Some of the most important objectives of this course focus on personal growth, reflective practice, and perspective taking. Typically, interpersonal training happens implicitly, in the context of applied projects with real world clients that students engage in beginning in their first semester. However, having a course dedicated to thinking through interactions, communication, and reflection on the self in-context provides intentional space for learning these skillsets.

Hot Tip! Consider these three critical interpersonal skills. Here at UW-Stout, we think they are central to quality practice.

  • Yes, it might seem like graduate students should arrive with Listening Skills, but listening is something we can all work on, and is key to good evaluation practice. It’s essential that we take ourselves out of the expert role and truly listen to clients and participants. Try using this Rad Resource in class: The Circle Way. It moves us from a place of formulating a response as we listen to a place of deep listening and connection.
  • Compassion for others and, perhaps even more critically, our self, is key to good evaluation practice (though perhaps that can feel in opposition to achieving objectivity – I’ll address that in a second). Through reflective practice, mindfulness, and embodiment practices, students learn to grow from failure, release feelings of imposter syndrome, and hold a posture of non-judgment for themselves and others. Breathwork is the Rad Resource I recommend as the fast track to building compassion.
  • The final skill is releasing the myth of objectivity. Through reflective practice and perspective taking exercises, students are asked to consider their relationship to truth, to understand that there are different ways of knowing, and that objectivity is often used as a tool for maintaining oppressive systems. Robin DeAngelo’s White Fragility is a Rad Resource for understanding why this is a critical skill.

Hot Tip! Join me and some wonderful colleagues in celebrating interpersonal skills in evaluation at the AZENet conference (Tucson, AZ April 2-3rd). I’ll be covering these topics and more in a pre-conference workshop – Strengthening Your Core: Whole-Hearted Interpersonal Practices!

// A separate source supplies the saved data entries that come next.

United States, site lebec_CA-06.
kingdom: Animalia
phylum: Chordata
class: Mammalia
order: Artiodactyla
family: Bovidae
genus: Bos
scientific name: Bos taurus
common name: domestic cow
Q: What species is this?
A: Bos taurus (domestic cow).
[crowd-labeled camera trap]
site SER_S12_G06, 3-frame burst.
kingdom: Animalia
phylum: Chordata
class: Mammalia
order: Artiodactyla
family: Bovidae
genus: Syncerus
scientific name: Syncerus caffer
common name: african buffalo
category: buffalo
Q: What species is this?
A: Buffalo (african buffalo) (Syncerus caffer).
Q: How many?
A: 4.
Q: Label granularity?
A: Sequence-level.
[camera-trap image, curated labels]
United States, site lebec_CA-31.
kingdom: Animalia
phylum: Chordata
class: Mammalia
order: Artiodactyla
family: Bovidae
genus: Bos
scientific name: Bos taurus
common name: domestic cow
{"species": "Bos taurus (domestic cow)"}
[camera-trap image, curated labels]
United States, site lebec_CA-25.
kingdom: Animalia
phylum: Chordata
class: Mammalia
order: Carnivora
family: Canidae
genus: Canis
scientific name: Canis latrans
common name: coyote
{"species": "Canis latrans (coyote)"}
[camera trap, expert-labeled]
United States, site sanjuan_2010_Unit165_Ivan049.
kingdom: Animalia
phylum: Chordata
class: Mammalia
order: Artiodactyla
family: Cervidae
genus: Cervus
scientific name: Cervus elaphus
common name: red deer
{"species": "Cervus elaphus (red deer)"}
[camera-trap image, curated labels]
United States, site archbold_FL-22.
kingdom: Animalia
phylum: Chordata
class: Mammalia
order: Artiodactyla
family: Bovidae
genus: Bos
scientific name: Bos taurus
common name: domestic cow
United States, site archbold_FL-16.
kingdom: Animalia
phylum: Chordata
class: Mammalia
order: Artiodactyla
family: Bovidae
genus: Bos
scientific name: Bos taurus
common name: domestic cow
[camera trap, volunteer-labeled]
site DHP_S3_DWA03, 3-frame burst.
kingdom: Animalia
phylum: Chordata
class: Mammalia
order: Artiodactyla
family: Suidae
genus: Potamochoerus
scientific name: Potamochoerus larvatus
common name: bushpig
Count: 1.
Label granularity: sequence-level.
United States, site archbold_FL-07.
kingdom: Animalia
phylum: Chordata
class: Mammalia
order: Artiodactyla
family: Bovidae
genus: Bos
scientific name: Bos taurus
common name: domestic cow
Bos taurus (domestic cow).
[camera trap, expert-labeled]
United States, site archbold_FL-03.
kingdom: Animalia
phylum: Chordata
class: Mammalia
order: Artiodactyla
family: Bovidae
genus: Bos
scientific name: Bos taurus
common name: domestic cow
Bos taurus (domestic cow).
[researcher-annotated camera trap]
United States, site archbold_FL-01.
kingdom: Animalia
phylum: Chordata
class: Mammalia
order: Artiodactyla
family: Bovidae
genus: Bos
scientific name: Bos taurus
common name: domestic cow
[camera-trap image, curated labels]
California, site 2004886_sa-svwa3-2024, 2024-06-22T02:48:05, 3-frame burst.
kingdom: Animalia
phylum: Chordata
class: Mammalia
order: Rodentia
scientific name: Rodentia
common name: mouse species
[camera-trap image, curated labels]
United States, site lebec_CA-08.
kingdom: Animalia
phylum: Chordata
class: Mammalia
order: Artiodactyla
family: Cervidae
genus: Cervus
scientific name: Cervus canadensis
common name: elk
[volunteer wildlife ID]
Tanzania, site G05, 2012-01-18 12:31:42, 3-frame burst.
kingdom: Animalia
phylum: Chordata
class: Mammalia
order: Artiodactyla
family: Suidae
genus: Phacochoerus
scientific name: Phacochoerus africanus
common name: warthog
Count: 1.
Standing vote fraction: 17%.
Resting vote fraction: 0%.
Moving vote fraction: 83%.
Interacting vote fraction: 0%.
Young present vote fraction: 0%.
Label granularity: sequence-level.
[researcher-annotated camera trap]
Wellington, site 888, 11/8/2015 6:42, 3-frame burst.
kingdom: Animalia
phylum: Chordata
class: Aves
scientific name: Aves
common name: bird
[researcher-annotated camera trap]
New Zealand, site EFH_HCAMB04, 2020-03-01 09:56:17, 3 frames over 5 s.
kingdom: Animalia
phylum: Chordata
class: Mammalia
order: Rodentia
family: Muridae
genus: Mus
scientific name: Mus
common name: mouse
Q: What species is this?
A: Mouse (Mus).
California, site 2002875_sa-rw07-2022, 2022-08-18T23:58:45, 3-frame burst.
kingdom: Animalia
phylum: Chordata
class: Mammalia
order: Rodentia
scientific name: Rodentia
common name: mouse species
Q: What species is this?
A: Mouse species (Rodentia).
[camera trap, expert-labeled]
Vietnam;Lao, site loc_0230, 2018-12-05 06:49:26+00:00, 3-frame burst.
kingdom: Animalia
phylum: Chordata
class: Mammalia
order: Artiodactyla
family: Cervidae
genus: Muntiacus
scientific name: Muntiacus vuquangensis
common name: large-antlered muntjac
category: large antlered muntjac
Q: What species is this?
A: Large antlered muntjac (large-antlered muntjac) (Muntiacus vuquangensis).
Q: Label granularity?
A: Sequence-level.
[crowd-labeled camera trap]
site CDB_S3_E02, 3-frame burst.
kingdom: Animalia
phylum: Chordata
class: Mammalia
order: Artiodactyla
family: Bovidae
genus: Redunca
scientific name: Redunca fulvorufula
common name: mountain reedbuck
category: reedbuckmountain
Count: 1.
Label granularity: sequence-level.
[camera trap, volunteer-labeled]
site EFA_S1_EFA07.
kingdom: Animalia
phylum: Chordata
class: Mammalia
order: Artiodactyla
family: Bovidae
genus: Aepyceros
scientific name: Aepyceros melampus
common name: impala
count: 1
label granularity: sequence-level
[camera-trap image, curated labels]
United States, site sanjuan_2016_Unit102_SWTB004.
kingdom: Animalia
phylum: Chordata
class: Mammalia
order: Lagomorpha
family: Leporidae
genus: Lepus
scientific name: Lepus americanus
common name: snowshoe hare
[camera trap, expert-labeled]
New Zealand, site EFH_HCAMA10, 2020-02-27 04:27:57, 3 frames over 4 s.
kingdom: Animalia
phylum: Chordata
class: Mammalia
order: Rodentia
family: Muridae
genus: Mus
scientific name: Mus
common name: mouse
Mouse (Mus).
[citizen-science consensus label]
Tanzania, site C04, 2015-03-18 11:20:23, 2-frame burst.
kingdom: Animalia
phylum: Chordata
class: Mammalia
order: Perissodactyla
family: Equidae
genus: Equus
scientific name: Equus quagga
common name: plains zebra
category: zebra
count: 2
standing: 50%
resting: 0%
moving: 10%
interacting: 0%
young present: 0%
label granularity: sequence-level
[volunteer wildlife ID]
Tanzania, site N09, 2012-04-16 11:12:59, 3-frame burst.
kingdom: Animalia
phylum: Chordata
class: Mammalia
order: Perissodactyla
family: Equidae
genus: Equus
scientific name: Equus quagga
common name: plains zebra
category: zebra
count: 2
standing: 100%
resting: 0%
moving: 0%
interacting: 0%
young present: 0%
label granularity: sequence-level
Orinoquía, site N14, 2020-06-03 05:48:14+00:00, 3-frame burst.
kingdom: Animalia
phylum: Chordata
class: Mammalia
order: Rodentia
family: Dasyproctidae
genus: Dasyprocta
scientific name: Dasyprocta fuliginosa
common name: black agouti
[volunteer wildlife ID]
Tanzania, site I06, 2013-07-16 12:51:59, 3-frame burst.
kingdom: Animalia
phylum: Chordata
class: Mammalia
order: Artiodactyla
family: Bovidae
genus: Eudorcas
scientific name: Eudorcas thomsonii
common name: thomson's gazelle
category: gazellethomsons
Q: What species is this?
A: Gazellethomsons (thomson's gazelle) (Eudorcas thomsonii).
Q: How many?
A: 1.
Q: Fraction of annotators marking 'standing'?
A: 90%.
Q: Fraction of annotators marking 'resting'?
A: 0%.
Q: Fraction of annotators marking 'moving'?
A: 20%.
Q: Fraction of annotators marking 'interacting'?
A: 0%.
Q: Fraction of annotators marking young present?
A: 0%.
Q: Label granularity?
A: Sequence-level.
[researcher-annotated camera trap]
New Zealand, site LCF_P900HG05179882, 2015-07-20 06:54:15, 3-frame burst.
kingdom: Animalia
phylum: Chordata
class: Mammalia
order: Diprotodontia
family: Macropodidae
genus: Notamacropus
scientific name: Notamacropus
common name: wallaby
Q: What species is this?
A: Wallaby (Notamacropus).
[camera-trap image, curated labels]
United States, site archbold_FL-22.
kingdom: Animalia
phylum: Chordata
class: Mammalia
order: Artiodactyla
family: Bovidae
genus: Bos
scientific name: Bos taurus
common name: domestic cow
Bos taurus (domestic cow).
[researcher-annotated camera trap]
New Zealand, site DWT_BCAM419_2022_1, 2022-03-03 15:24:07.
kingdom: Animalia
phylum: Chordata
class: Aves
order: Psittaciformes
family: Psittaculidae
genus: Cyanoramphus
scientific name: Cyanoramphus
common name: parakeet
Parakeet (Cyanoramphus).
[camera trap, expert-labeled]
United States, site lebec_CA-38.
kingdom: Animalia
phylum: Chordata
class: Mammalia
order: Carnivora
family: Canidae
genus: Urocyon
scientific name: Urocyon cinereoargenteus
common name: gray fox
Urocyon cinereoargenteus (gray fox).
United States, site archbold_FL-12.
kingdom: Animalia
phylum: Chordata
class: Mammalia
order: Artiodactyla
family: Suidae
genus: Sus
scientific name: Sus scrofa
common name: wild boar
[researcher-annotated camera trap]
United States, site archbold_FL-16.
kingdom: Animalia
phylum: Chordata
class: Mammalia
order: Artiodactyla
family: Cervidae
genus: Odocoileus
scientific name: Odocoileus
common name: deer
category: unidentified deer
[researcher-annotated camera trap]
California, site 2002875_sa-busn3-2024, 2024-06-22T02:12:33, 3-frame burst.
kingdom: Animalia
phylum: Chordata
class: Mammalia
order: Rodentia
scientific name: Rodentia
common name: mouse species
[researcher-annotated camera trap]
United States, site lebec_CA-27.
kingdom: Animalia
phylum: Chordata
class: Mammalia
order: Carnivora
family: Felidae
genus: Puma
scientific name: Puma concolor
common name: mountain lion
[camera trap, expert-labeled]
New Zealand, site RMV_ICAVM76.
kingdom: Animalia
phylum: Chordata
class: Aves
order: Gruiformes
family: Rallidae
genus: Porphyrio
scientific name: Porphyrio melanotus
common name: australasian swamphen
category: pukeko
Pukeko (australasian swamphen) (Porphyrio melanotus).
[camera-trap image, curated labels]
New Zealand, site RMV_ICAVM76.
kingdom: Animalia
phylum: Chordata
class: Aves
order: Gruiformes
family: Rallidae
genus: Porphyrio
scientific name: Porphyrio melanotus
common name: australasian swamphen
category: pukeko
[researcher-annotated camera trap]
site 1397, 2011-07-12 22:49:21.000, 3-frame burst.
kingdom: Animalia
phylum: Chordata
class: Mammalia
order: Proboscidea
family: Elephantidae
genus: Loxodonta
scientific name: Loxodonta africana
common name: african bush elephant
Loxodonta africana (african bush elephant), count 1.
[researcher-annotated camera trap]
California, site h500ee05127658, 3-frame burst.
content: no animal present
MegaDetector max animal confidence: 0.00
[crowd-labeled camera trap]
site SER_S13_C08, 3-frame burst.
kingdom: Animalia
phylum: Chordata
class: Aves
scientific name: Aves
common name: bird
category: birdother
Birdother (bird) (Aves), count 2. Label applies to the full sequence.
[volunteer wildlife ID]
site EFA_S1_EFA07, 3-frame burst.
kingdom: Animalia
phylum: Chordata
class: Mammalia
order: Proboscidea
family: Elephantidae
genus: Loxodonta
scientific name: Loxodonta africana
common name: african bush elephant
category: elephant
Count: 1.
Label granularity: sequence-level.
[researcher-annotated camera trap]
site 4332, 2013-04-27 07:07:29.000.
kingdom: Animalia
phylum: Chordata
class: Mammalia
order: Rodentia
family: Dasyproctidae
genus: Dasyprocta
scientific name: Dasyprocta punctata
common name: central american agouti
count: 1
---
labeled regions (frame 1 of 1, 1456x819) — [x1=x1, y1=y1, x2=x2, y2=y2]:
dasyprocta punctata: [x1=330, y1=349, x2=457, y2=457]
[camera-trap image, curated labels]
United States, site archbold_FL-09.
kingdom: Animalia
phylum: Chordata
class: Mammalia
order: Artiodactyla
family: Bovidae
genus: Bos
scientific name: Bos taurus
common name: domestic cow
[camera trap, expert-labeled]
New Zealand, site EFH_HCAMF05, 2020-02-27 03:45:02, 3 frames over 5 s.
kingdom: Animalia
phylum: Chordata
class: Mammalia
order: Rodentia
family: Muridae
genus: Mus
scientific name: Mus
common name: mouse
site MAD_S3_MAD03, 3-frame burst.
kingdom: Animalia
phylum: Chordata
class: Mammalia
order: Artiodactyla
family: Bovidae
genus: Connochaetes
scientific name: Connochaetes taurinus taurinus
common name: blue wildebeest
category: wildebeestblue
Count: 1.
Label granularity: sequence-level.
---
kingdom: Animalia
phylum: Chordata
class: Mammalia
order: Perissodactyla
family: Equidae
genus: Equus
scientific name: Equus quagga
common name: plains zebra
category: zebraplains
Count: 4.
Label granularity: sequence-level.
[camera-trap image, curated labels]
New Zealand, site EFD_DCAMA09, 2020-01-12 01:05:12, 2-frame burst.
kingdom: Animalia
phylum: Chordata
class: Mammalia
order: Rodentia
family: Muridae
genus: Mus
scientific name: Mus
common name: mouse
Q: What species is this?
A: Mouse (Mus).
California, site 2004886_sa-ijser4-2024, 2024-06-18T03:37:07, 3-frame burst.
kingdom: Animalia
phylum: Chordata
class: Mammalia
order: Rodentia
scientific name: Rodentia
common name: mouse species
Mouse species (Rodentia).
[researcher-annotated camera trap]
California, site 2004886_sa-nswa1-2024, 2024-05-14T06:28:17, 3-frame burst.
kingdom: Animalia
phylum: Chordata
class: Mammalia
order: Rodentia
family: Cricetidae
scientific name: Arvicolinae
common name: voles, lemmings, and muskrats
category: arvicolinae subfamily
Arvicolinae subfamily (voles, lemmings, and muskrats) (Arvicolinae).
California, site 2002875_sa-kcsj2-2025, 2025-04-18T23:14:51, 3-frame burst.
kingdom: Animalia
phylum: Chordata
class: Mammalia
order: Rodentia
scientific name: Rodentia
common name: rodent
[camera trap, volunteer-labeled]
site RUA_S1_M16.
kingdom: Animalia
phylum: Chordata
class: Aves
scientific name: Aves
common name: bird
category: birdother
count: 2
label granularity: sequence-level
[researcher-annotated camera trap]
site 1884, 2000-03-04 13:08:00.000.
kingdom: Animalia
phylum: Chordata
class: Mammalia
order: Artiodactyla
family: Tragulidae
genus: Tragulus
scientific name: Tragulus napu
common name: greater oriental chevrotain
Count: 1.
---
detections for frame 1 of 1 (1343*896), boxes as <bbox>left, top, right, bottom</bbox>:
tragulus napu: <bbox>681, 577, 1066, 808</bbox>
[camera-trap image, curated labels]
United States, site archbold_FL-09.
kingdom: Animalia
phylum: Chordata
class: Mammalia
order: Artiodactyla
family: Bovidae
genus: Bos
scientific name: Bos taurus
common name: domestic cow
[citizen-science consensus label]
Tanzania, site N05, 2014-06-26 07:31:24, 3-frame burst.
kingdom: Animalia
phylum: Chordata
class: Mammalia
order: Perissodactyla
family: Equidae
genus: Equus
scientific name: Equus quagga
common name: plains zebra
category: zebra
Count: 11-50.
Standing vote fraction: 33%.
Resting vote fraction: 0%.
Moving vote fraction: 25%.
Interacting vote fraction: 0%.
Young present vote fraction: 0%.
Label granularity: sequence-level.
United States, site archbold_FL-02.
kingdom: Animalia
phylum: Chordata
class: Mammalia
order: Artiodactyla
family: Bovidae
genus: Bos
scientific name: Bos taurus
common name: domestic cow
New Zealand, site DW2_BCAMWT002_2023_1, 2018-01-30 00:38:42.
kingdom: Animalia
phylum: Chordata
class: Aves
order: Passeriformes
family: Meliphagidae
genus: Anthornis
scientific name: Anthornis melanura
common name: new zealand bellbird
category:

The American Evaluation Association is celebrating TOE TIG Week with our colleagues in the Teaching of Evaluation Topical Interest Group. The contributions all this week to aea365 come from our TOE TIG members. Do you have questions, concerns, kudos, or content to extend this aea365 contribution? Please add them in the comments section for this post on the aea365 webpage so that we may enrich our community of practice. Would you like to submit an aea365 Tip? Please send a note of interest to aea365 is sponsored by the American Evaluation Association and provides a Tip-a-Day by and for evaluators.

3 thoughts on “ToE TIG Week: Teaching Interpersonal Competencies to Graduate Students by Libby Smith”

  1. Hi Libby,
    My name is Voula and I am a graduate student at Queen’s University in Kingston, ON in the Professional Masters of Education Program. I am currently completing a course in Program Inquiry and Evaluation and I have been introduced to the AEA 365 Blog as part of the course requirement.
    I read through your blog and was very interested the concepts of teaching interpersonal skills for students. I agree with your statement that it would make sense that a graduate student arrives with the ability to listen. But the question is how often are we listening to others around us? Are we listening to be able to prove our own point or truly listening to understand the needs of the other person. I believe that everyone truly listened to others, there would be less conflict as the other individual’s thoughts and ideas could be valued. After all, everyone has value to add to a project and when we provide the opportunity to listen we are able to gain insight that we may not have thought of. The old saying two heads are better than one is important in terms of adding more knowledge to a project.

  2. Great resources–thanks, Libby! We can’t intentionally change structures without also changing selves–before, during, and after… iteratively… systemically.